Par Ralph JEAN BAPTISTE

À «Anba Zanmann Kay Sonson Mathurin», où un groupe d’amis et/ou des connaissances ont l’habitude de se retrouver hebdomadairement pour réinventer la vie, discuter de tout, et notamment d’Haïti, une question troublante est incidemment évoquée récemment. Il s’est agi de se demander «Qui peut changer Haïti?». Si l’on revisite l’histoire politique d’Haïti, il y a fort à parier que cette question n’atteste d’aucune nouveauté dans notre vie de peuple. Dans le contexte actuel simplement, qui se présenterait sous la forme d’une «crise ouverte», elle fait montre, c’est le moins qu’on puisse dire, d’une actualité manifeste, due au fait qu’elle fait le constat de ce que des voix se lèvent et déclarent être en mesure de changer le pays.

Dans ce contexte particulier, ponctué de tensions de toutes sortes, mettant à mal la vie en Haïti, prenant fait et cause pour la mise en place d’une «nécropolitique», et où depuis un certain temps, pour la plupart d’entre eux, des acteurs désireux de voir les choses haïtiennes prendre un tournant positif, avaient commencé à se rassembler, et plus précisément à la suite de l’assassinat du Président Jovenel Moïse, la question liée à la nécessité du changement, à laquelle ferait pendant celle de savoir qui ou quels groupes peuvent en être les porte-drapeaux, investit le champ de nos perspectives.

Une fois de plus, l’idée de panser, de cicatriser les plaies d’Haïti et de regarder désormais et définitivement vers l’avant en proposant une charte de citoyenneté, un autre pacte social, un nouveau contrat social commande les orientations politiques de l’heure.
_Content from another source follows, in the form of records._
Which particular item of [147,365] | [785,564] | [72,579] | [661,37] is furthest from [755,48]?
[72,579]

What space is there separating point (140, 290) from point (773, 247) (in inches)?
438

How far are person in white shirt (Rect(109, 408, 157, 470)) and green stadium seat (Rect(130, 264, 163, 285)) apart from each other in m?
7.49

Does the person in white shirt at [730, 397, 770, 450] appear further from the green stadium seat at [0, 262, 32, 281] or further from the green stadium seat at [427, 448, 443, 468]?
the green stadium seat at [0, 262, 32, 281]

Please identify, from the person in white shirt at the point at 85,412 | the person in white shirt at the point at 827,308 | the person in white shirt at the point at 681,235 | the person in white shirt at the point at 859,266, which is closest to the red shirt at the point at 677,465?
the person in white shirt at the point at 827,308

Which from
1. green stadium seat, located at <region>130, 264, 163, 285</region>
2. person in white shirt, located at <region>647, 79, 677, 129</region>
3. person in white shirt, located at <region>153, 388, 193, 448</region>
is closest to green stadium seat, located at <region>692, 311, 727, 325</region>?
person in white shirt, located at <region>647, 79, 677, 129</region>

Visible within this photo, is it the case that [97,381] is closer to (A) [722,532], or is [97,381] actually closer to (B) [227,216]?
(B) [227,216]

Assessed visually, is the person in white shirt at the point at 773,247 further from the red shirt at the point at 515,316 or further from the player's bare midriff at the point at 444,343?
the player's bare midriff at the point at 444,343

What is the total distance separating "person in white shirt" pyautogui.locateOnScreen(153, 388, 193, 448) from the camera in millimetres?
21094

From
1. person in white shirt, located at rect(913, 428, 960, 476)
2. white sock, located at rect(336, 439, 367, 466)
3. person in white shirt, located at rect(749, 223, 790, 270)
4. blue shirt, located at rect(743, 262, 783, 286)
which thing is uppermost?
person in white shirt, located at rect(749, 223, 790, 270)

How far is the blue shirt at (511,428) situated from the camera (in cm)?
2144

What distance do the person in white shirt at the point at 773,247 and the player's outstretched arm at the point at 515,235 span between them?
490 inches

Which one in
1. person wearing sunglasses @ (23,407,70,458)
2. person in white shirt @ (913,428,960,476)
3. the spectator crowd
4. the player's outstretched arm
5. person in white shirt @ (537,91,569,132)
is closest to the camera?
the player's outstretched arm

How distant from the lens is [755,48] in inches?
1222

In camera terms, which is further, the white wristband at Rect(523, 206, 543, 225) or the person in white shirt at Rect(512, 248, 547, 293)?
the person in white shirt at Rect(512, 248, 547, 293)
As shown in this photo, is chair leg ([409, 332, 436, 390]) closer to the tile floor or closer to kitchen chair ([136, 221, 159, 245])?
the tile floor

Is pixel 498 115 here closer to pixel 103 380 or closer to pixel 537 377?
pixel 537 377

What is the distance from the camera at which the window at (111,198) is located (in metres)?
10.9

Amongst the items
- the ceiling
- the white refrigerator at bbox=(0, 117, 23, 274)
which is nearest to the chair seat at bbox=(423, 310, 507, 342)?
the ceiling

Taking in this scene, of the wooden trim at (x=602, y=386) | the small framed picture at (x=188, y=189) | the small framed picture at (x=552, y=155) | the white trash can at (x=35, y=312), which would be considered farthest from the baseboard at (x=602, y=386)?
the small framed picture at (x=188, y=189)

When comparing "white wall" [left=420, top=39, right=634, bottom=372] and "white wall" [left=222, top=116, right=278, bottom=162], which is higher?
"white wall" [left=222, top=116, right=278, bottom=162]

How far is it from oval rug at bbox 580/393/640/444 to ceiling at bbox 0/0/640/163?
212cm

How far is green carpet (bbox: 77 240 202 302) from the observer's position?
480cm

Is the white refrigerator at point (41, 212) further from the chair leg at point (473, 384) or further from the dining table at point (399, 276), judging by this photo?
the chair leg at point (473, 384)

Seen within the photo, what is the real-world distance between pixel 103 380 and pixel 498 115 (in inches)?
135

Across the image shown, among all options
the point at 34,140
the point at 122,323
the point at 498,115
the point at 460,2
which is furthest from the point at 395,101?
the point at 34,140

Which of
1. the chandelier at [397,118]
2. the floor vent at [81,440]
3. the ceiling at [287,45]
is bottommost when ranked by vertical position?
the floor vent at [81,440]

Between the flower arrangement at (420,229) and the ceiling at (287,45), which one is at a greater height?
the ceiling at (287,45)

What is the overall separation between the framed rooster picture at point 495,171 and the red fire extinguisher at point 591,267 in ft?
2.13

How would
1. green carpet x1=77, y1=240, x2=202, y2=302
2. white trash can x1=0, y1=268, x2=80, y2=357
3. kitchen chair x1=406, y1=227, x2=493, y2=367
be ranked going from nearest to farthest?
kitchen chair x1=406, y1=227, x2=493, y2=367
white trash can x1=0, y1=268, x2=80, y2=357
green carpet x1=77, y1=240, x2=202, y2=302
Au lendemain surtout de l’assassinat de Jovenel Moïse, 58 ème Président de la République d’Haïti, le pays enfile, comme on le sait tous, la métaphore politique de «l’accord». D’un côté comme de l’autre, l’objectif visé est, s’il fallait encore y insister, le même: changer la vie, faire émerger un nouvel ordre politique haïtien viable.
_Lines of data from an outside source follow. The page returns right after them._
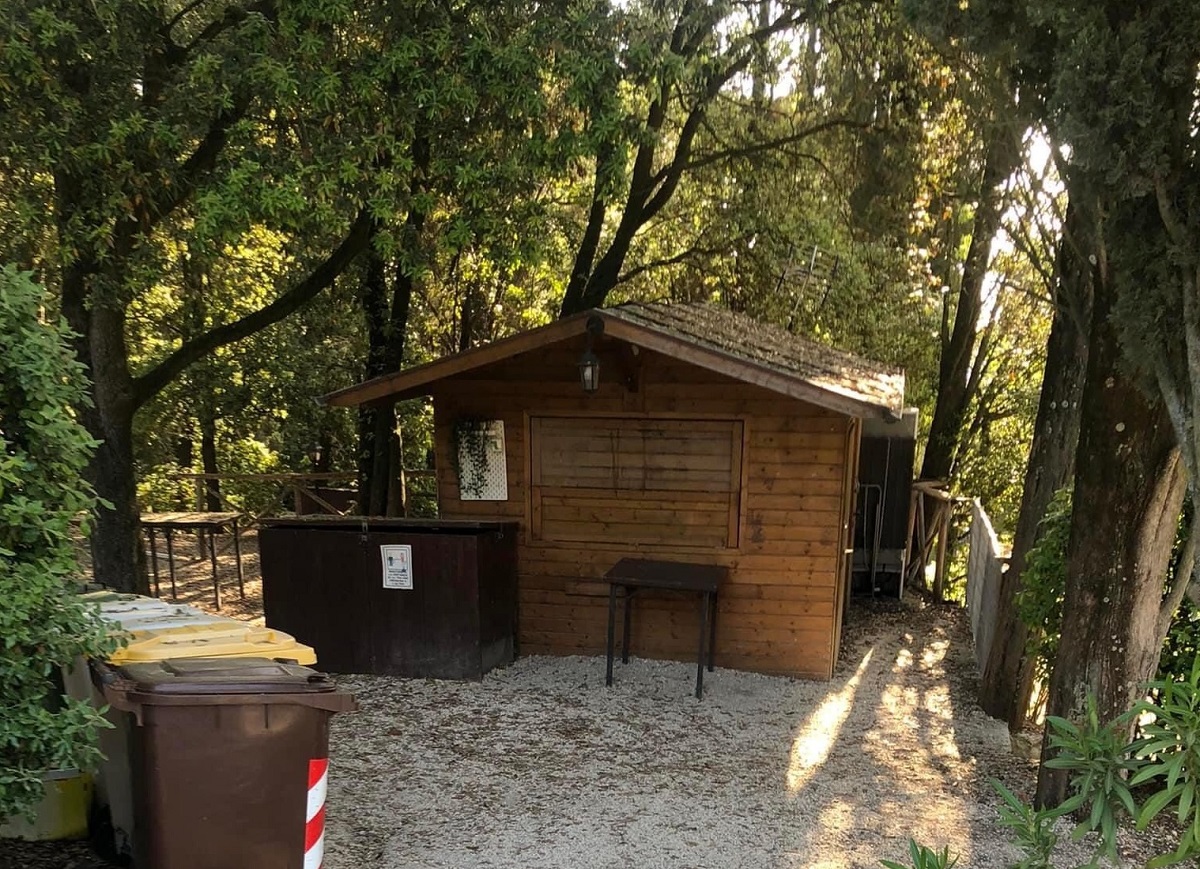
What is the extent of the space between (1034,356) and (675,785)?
1245 centimetres

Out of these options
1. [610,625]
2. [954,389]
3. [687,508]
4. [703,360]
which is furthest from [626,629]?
[954,389]

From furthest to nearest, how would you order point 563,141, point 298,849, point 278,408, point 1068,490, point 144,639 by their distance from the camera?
point 278,408
point 563,141
point 1068,490
point 144,639
point 298,849

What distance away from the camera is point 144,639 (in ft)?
11.3

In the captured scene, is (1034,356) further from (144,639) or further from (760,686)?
(144,639)

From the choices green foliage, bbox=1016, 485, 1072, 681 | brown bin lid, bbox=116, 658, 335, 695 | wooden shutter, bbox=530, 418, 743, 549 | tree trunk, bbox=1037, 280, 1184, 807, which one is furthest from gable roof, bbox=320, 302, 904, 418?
brown bin lid, bbox=116, 658, 335, 695

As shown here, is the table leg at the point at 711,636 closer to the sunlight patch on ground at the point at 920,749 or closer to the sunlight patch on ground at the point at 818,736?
the sunlight patch on ground at the point at 818,736

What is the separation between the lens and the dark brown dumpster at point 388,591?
22.0 ft

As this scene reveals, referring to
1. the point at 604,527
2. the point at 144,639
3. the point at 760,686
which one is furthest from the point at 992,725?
the point at 144,639

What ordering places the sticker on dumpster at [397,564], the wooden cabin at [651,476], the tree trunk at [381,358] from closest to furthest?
the sticker on dumpster at [397,564]
the wooden cabin at [651,476]
the tree trunk at [381,358]

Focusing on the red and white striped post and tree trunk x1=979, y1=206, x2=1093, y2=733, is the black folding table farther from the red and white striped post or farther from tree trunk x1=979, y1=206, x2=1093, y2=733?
the red and white striped post

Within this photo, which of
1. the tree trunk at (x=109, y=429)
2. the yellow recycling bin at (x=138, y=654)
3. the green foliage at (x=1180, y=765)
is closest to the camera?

Une idée avantageuse d’Haïti?

Pour le dire en peu de mots, les accords en question, notamment ceux de Montana et du Premier Ministre Ariel Henry, souhaitent une Haïti souveraine, républicaine, laïque, populaire, progressiste, démocratique, solidaire et inclusive, de sorte que la solution à la crise soit inter-haïtienne, et privilégie les intérêts supérieurs de la nation.

Sans forcer les traits, il est possible d’admettre que, sauf quelques nuances de principe et de conjoncture, cette littérature, rendue vivante à la faveur du «cycle de révolutions à l’haïtienne», est classique sous nos cieux. Elle a donc fait ses preuves depuis «Résistance à l’oppression», rédigé par les vainqueurs de la mort de Dessalines, au «Nouveau Contrat Social» de 2004, en passant par le Manifeste de Praslin, «l’Accord de Governors Island», «l’Accord pour une sortie durable de la crise politique» signé entre le Président Michel Martelly et quatre partis de l’opposition de l’époque, pour ne citer que ces exemples.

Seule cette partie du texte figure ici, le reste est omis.